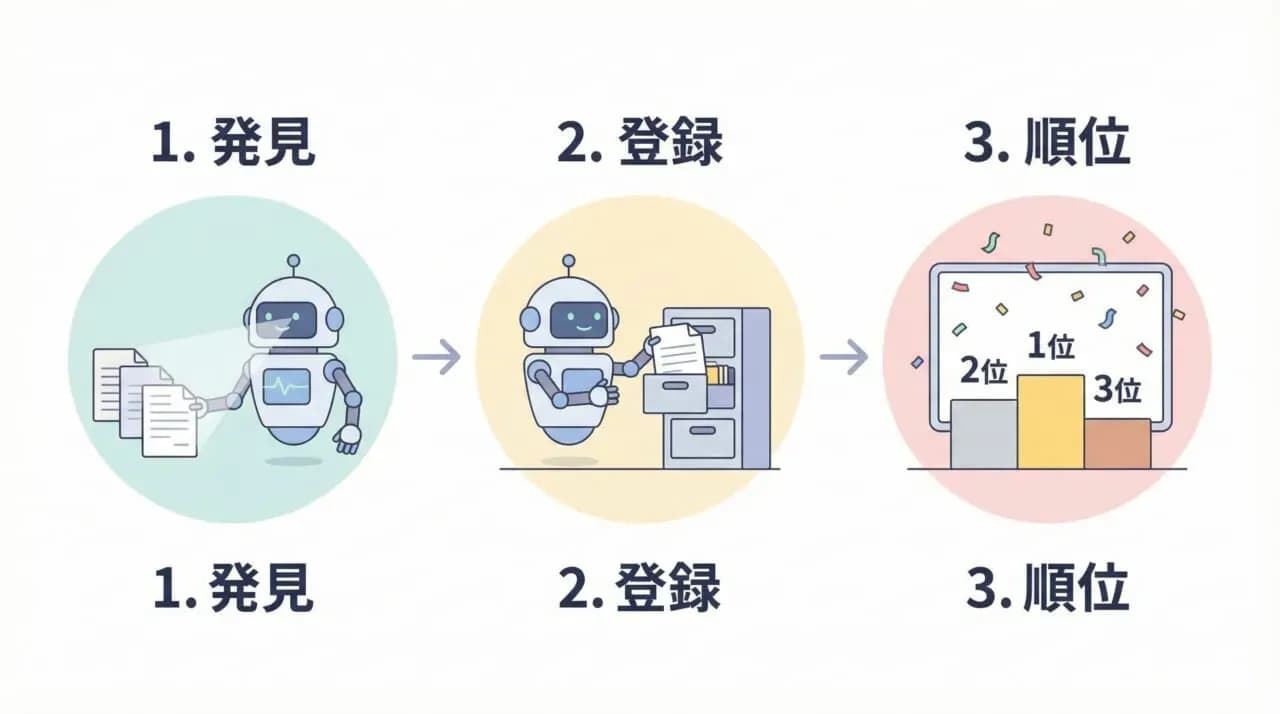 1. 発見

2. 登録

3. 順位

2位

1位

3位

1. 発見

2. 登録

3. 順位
========
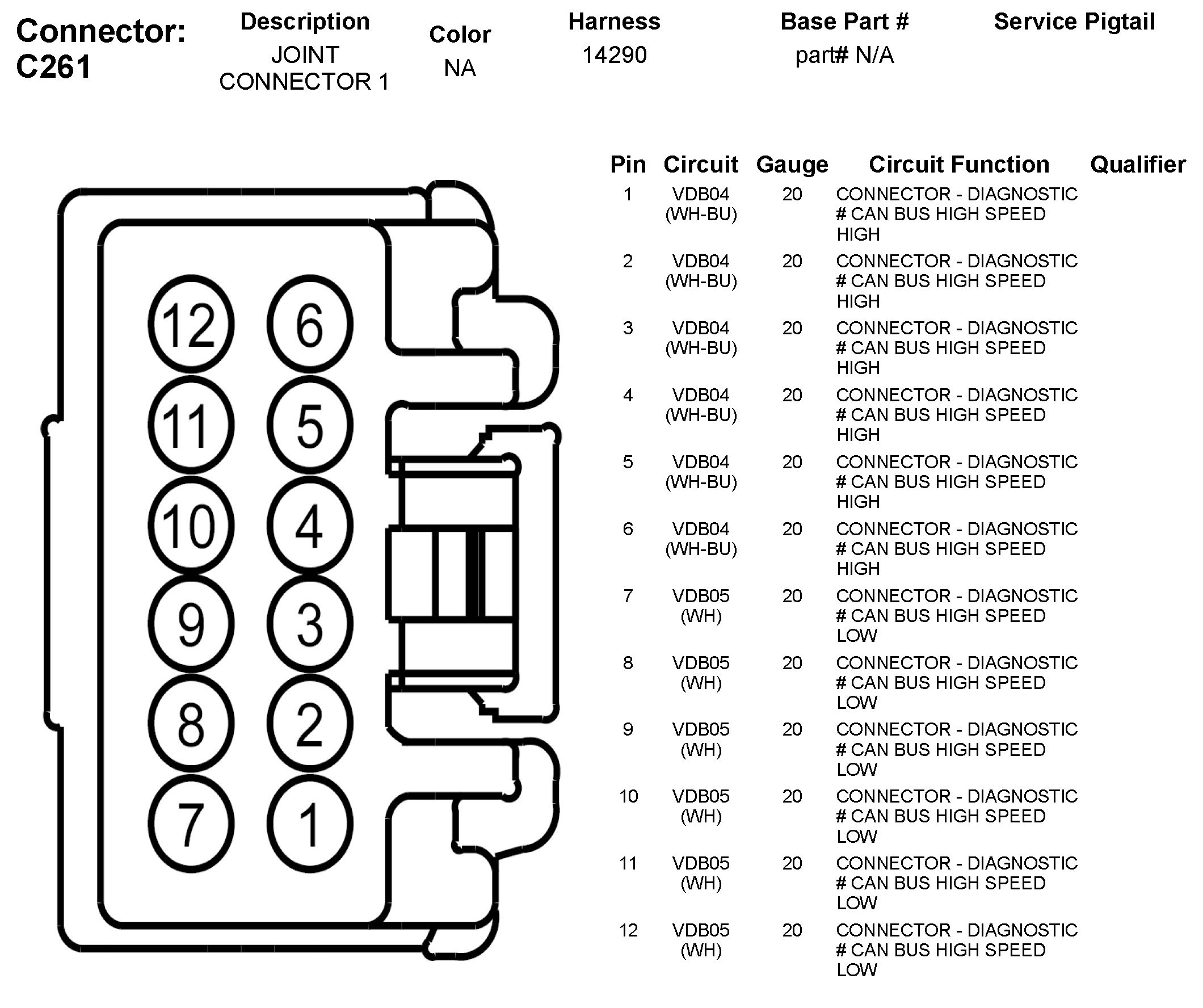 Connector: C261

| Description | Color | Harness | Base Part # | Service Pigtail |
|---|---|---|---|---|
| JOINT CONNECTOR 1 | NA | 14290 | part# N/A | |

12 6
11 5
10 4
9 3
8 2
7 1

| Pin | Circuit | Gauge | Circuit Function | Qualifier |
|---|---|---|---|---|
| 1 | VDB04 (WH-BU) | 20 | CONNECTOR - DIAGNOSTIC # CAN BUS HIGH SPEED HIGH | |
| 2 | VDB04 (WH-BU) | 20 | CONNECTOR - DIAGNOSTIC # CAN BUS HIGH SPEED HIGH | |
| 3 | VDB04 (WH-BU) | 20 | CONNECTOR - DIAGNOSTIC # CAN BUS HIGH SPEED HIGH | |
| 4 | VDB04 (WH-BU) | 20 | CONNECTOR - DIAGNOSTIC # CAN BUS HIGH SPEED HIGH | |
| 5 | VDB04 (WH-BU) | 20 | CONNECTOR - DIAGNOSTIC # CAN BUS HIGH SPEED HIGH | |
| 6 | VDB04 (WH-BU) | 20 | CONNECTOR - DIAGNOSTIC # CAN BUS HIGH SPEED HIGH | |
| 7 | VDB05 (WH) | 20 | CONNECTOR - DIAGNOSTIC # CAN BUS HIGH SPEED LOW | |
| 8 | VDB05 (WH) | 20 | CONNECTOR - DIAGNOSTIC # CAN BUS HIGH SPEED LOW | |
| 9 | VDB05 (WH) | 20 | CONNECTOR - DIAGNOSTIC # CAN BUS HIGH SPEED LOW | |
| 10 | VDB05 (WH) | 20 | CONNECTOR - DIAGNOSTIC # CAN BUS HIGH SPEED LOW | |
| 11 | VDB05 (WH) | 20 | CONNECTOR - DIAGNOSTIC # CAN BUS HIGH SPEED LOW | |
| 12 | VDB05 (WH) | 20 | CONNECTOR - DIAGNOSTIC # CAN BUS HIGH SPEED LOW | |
========
TASK BRIEF: Write down, word for word, the lines above from the one containing "4 | VDB04 (WH-BU)" through the one containing "7 | VDB05 (WH)", both ends included.

RESPONSE:
| 4 | VDB04 (WH-BU) | 20 | CONNECTOR - DIAGNOSTIC # CAN BUS HIGH SPEED HIGH | |
| 5 | VDB04 (WH-BU) | 20 | CONNECTOR - DIAGNOSTIC # CAN BUS HIGH SPEED HIGH | |
| 6 | VDB04 (WH-BU) | 20 | CONNECTOR - DIAGNOSTIC # CAN BUS HIGH SPEED HIGH | |
| 7 | VDB05 (WH) | 20 | CONNECTOR - DIAGNOSTIC # CAN BUS HIGH SPEED LOW | |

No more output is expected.